The syntax looks weird at first: { [K in keyof T]: ... }. Read it as “for each key K in the keys of T, give me back a property with this new shape”. It’s the type-level equivalent of Object.fromEntries(Object.keys(obj).map(...)).
The basic shape
type User = { id: number; name: string; email: string };
// Make every property optional — this is basically how Partial<T> is built
type PartialUser = { [K in keyof User]?: User[K] };
// { id?: number; name?: string; email?: string }
Notice three things: K in keyof User walks the keys, ? adds optionality, and User[K] is indexed access to grab the original property type. Swap those modifiers around and we get a whole family of transforms.
name: string }
readonly name: string }
Mapping modifiers — ? and readonly
We can add or remove modifiers with + (default) or -. The - is the cool one because it strips modifiers that already exist.
type MakeOptional<T> = { [K in keyof T]?: T[K] };
type MakeRequired<T> = { [K in keyof T]-?: T[K] }; // strip optional
type Freeze<T> = { readonly [K in keyof T]: T[K] };
type Thaw<T> = { -readonly [K in keyof T]: T[K] }; // strip readonly
type LooseConfig = { host?: string; port?: number };
type StrictConfig = MakeRequired<LooseConfig>; // { host: string; port: number }
This is exactly how Partial, Required, Readonly are implemented in the standard lib — it’s just a thin wrapper around a mapped type.
Key remapping with as
TS 4.1+ lets us rename keys during mapping using as. Combine it with template literal types and we can build getter shapes, event handlers, anything name-based.
type User = { name: string; age: number };
type Getters<T> = {
[K in keyof T as `get${Capitalize<string & K>}`]: () => T[K];
};
type UserGetters = Getters<User>;
// { getName: () => string; getAge: () => number }
The as clause runs per-key and decides the new key name. If we return never from the as, that key gets filtered out — which is how we exclude properties.
type RemoveKey<T, K extends keyof T> = {
[P in keyof T as P extends K ? never : P]: T[P];
};
type WithoutEmail = RemoveKey<{ id: number; email: string }, "email">;
// { id: number }
Mapping a union of strings
K in doesn’t have to start from keyof — any union of keys works.
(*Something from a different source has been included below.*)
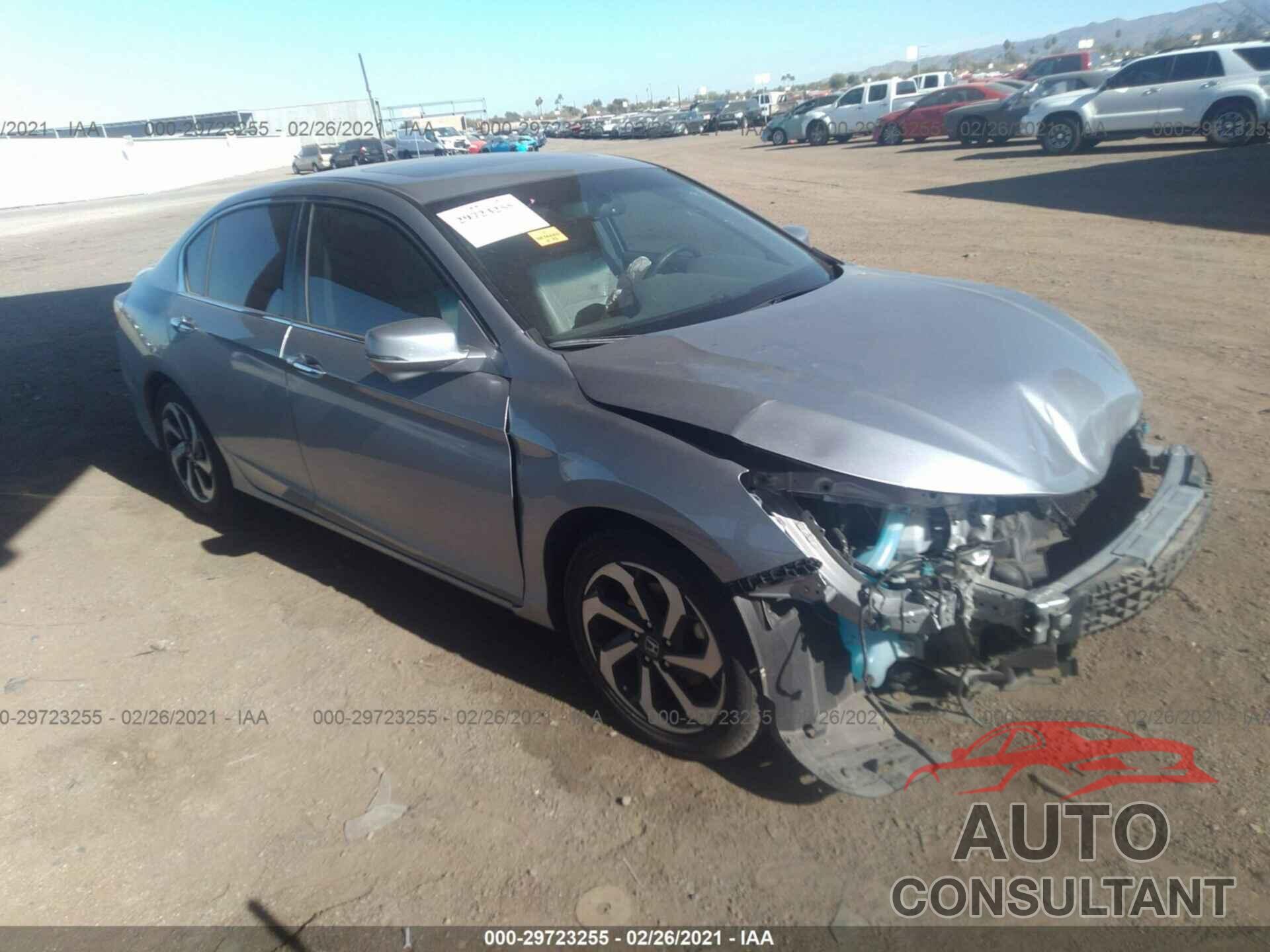 HONDA ACCORD SEDAN 2016 - 1HGCR2F84GA119994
Useful for building records out of thin air.
type Role = "admin" | "editor" | "viewer";
type RolePermissions = { [R in Role]: string[] };
// { admin: string[]; editor: string[]; viewer: string[] }
const perms: RolePermissions = {
admin: ["read", "write", "delete"],
editor: ["read", "write"],
viewer: ["read"],
};
This is basically Record<Role, string[]> written long-hand — and yes, Record itself is just a mapped type.
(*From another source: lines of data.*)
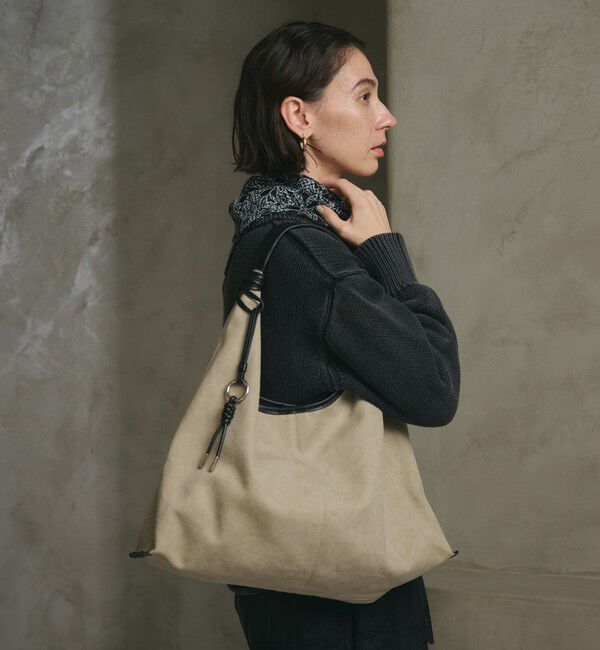 BEAUTY&YOUTH UNITED ARROWS「チャーム ショルダーバッグ」|ショルダー・メッセンジャー|BEIGE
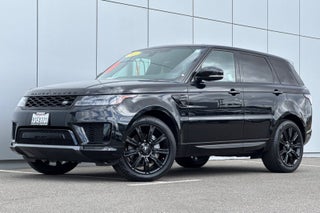 2022 Land Rover Range Rover Sport HSE Silver Edition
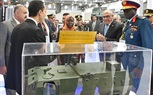 مباحثات رئيس الهيئة العربية للتصنيع ووزيرة الدولة لشئون الدفاع والمحاربين القدامي بجمهورية أوغندا الشقيقة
Real-world: building a form state type
Here’s the kind of pattern that shows up in actual code. Given a form’s value shape, derive matching error and touched maps automatically.
type FormValues = { email: string; password: string; remember: boolean };
type FormErrors<T> = { [K in keyof T]?: string };
type FormTouched<T> = { [K in keyof T]: boolean };
type LoginForm = {
values: FormValues;
errors: FormErrors<FormValues>; // { email?: string; ... }
touched: FormTouched<FormValues>; // { email: boolean; ... }
};
If we add a new field to FormValues, the errors and touched types update for free. That’s the whole point of mapped types — write the shape once, derive everything else.